As Peter Leithart and I point out in The Legacy of Hatred Continues,3 it’s dispensationalists who hold to a form of replacement theology since they believe that Israel does not have any prophetic significance this side of the rapture! Prior to the rapture, in terms of dispensational logic, the Church has replaced Israel. This is unquestionably true since God’s prophetic plan for Israel has been postponed until the prophetic time clock starts ticking again at the beginning of Daniel’s 70th week which starts only after the Church is taken to heaven in the so-called rapture. Until then, God is dealing redemptively with the Church. Am I making this up? Consider the following by dispensationalist E. Schuyler English:
An intercalary4 period of history, after Christ’s death and resurrection and the destruction of Jerusalem in A.D. 70, has intervened. This is the present age, the Church age. . . . During this time God has not been dealing with Israel nationally, for they have been blinded concerning God’s mercy in Christ. . . . However, God will again deal with Israel as a nation. This will be in Daniel’s seventieth week, a seven-year period yet to come.5
According to English and every other dispensationalist, the Church has replaced Israel until the rapture. The unfulfilled promises made to Israel are not fulfilled until after the Church is taken off the earth. Thomas Ice, one of dispensationalism’s rising stars, admits that the Church replaces Israel this side of the rapture: “We dispensationalists believe that the church has superseded Israel during the current church age, but God has a future time in which He will restore national Israel ‘as the institution for the administration of divine blessings to the world.’”6
Dispensationalists claim that their particular brand of eschatology is the only prophetic system that gives Israel her proper place in redemptive history. This is an odd thing to argue since two-thirds of the Jews will be slaughtered during the post-rapture tribulation, and the world will be nearly destroyed. Charles Ryrie writes in his book The Best is Yet to Come that during this post-rapture period Israel will undergo “the worst bloodbath in Jewish history.”7 The book’s title doesn’t seem to very appropriate considering that during this period of time most of the Jews will die! John Walvoord follows a similar line of argument: “Israel is destined to have a particular time of suffering which will eclipse any thing that it has known in the past. . . . [T]he people of Israel . . . are placing themselves within the vortex of this future whirlwind which will destroy the majority of those living in the land of Palestine.”8 Arnold Fruchtenbaum states that during the Great Tribulation “Israel will suffer tremendous persecution (Matthew 24:15–28; Revelation 12:1–17). As a result of this persecution of the Jewish people, two-thirds are going to be killed.”9
During the time when Israel seems to be at peace with the world, she is really under the domination of the antichrist who will turn on her at the mid-point in the seven-year period. Israel waits more than 2000 years for the promises finally to be fulfilled, and before it happens, two-thirds of them are wiped out. Those who are charged with holding a “replacement theology viewpoint” believe in no inevitable future Jewish bloodbath. In fact, we believe that the Jews will inevitably embrace Jesus as the Messiah this side of the Second Coming. The fulfillment of Zechariah 13:8 is a past event. It may have had its fulfillment in the events leading up to and including the destruction of Jerusalem in A.D. 70. Contrary to dispensationalism’s interpretation of the Olivet Discourse, Jesus' disciples warned the Jewish nation for nearly forty years about the impending judgment (Matt. 3:7; 21:42–46; 22:1–14; 24:15–22). Those who believed Jesus’ words of warning were delivered “from the wrath to come” (1 Thess. 1:10). Those who continued to reject Jesus as the promised Messiah, even though they had been warned for a generation (Matt. 24:34), “wrath has come upon them to the utmost” (1 Thess. 2:16; cf. 1 Thess. 5:1–11; 2 Pet. 3:10–13).

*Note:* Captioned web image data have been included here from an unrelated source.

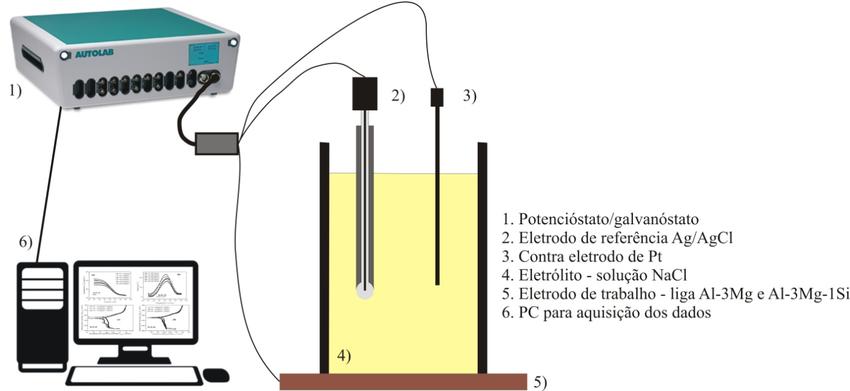 Laboratório análise metalográfica
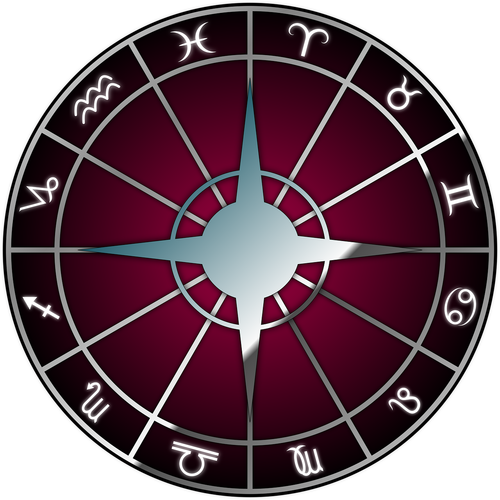 astrology  chart  horoscope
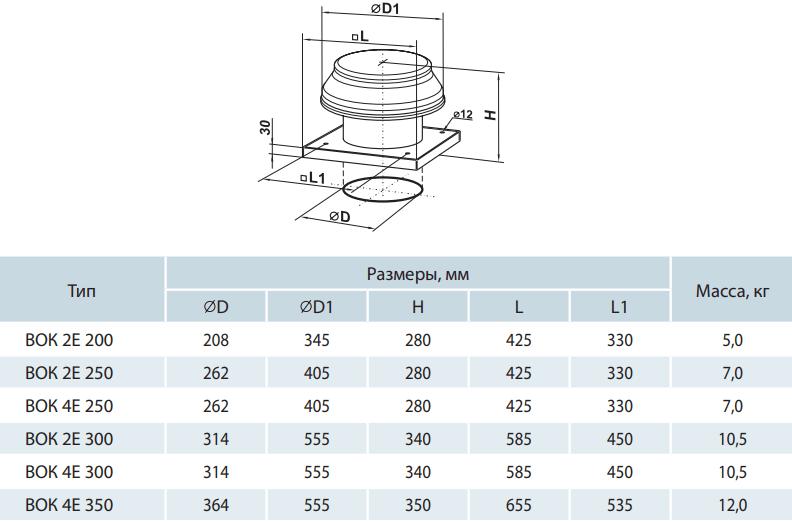 Крышный вентилятор Вентс ВОК - Размеры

Before critics of replacement theology throw stones, they need to take a look at their own prophetic system and see its many lapses in theology and logic.
Read Part Two of this article...
2. Hal Lindsey, The Road to Holocaust (New York: Bantam Books, 1989). The address for Bantam Books is 666 Fifth Avenue, New York, New York.
3. Gary DeMar and Peter J. Leithart, The Legacy of Hatred Continues: A Response to Hal Lindsey’s The Road to Holocaust (Powder Springs, GA: American Vision, 1989).
4. Inserted into the calendar.
5. E. Schuyler English, A Companion to the New Scofield Reference Bible (New York: Oxford University Press, 1972), 135.
6. Thomas Ice, “The Israel of God,” The Thomas Ice Collection: www.raptureready.com/featured/TheIsraelOfGod.html#_edn3
7. Charles C. Ryrie, The Best is Yet to Come (Chicago, IL: Moody Press, 1981), 86.
8. John F. Walvoord, Israel in Prophecy (Grand Rapids, MI: Zondervan, 1962), 107, 113. Emphasis added.
9. Arnold G. Fruchtenbaum, “The Little Apocalypse of Zechariah,” The End Times Controversy: The Second Coming Under Attack, eds. Tim LaHaye and Thomas Ice (Eugene, OR: Harvest House, 2003), 262.
I dunno. What qualifies any of us to schlep around on FR offering tidbits of wisdom from the Bible?
Is there a standard in the Bible? E.g., does one need to be ordained to host a radio call-in program? After all, its not a church.
Like anything else in life, caveat emptor.
You mean this portion, "The end of it shall be with a flood, And till the end of the war desolations are determined"?
Why isnt the plain "literal" reading referring to the city and the sanctuary? That is the immediately preceding subject. Just as "end" in the next phrase means "end of wars"? In fact the phrase "And till the end of the war desolations are determined" is quite out of place if "it" is referring to the week and not the sanctuary.
It has to be the prince since Messiah was cut off (killed) before the sacrifice and worship ceased in the middle of the 70th week.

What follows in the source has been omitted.